For many in the crypto community, centralized exchanges are the thorn in the hoof of a truly trustless system of digital currency. Whilst the blockchain tech which underlies crypto assets provides excellent security credentials, the exchanges where those assets are bought and sold are vulnerable to attack in just the same way as traditional financial institutions. The exchanges are the trusted third party which the immutability of the blockchain is supposed to render obsolete. So Binance’s unveiling of an early version of their decentralized exchange (DEX) will have many in the space sitting up and taking note.
The world’s leading crypto exchange performed the first public demo of their DEX platform, dubbed “Binance Chain”, earlier this week. During the demo an engineer displayed functionality including the creation of a new crypto token and the listing of it on the exchange, and then created and filled an order using two laptops connected to the Binance Chain network. The processes were demonstrated using a command line interface rather than a graphic interface since the exchange is still in a “pre-alpha” phase of development, but the functionality is clear to see.

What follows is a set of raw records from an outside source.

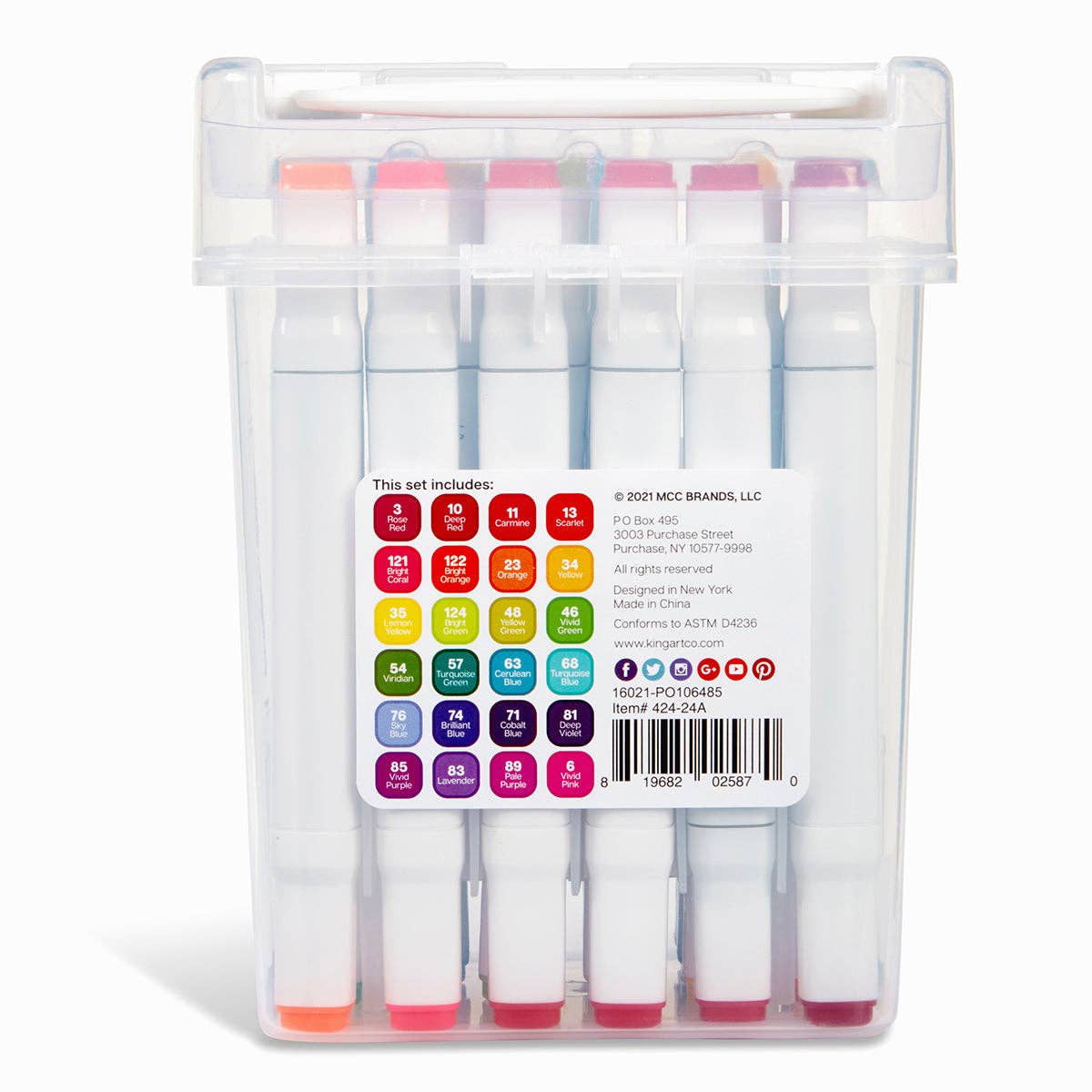 Markers - PRO Double-Ended Alcohol Markers - 24 Bright Colors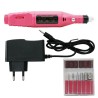 Electric nail drill - nail file - engraving machine - with drill bits - EU plugNail drills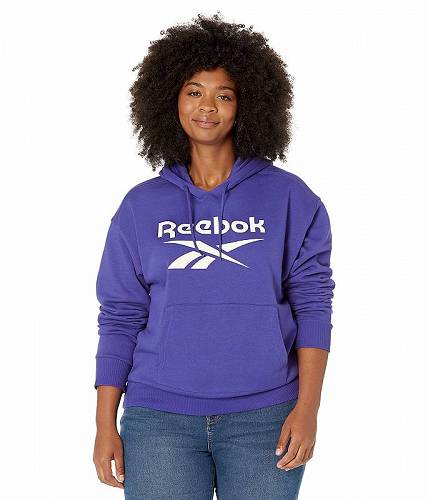 リーボック 水着 レディース 送料無料 リーボック Reebok レディース 女性用 ファッション パーカー スウェット Identity Logo Plus Size Fleece Pullover Hoodie - Bold Purple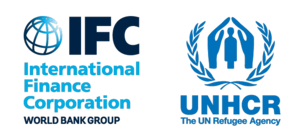 IFC and UNHCR logos
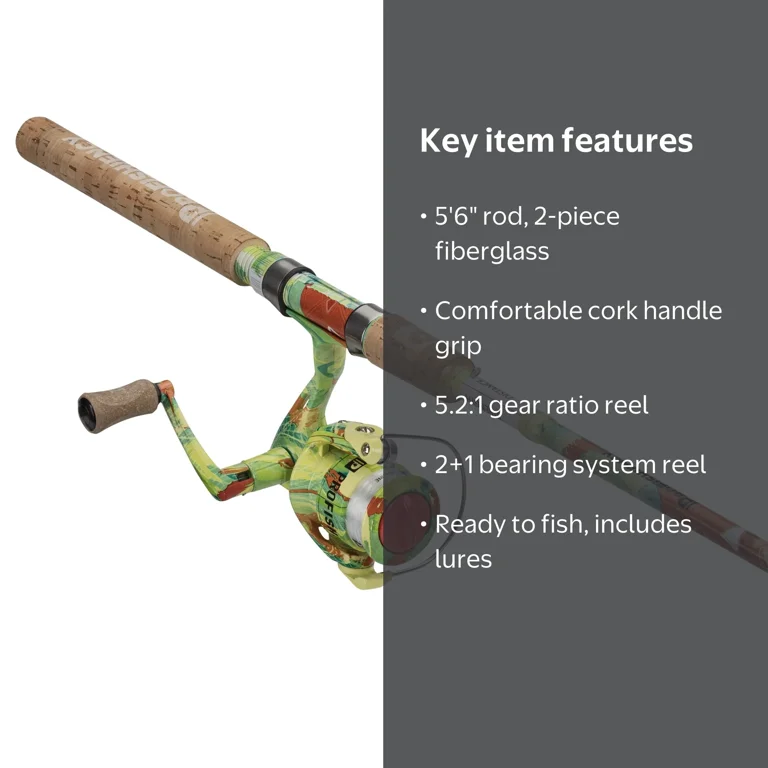 5'6 spinning rod combo Penn Pursuit V LE 5000 Medium Heavy 7' The Shakespeare Reverb Spinning Combo comes pre ProFISHiency Men's Krazy Kool Spinning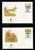 WWF 0068 1988 BOTSWANA RED LECHWE SET OF 4 FDCS - Other & Unclassified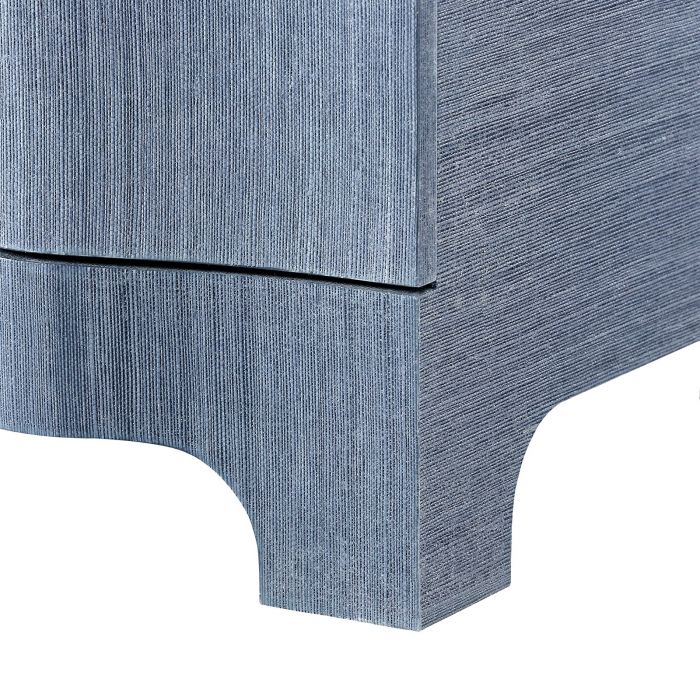 Cannes 3-Drawer Night Stand - Coastal Blue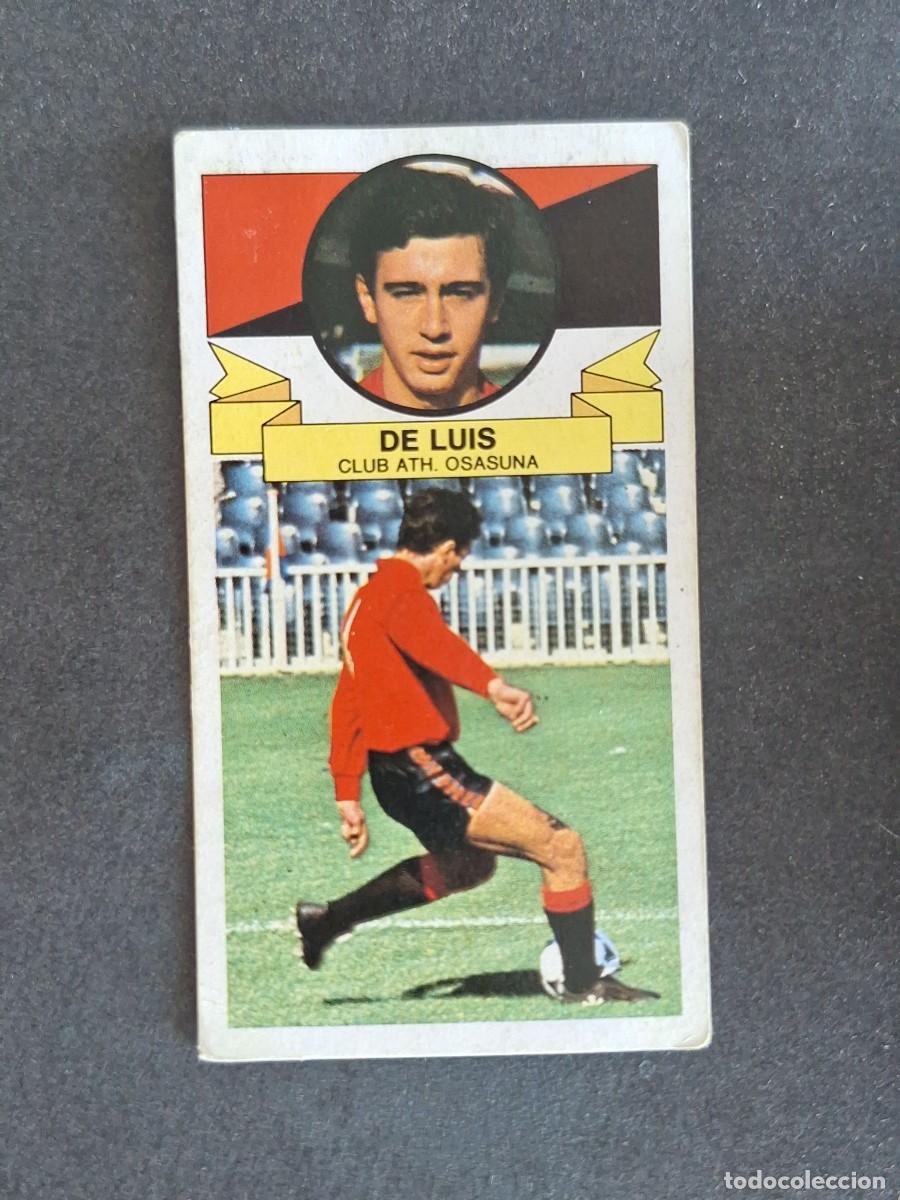 Cromos de f&uacute;tbol: L4 DE LUIS C. A. OSASUNA FICHAJE 4 LIGA ESTE 1985 1986 85 86 DESPEGADO RECUPERADO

Of course Binance isn’t the first to offer a crypto DEX. Waves, IDEX and CryptoBridge are just three projects which already have platforms up and running, but many of these existing platforms have been criticised for maintaining a degree of centralization or due to security-related failures, and indeed Waves was hacked just last month after a high-profile launch. There are also some serious projects with products in development including 0x (ZRX) and OmiseGo (OMG), whilst OKEx and Huobi also have DEX platforms in the pipeline. It’s a crowded market, but with an unrivalled track record, surely few would bet against Binance Chain taking a significant slice of this lucrative pie.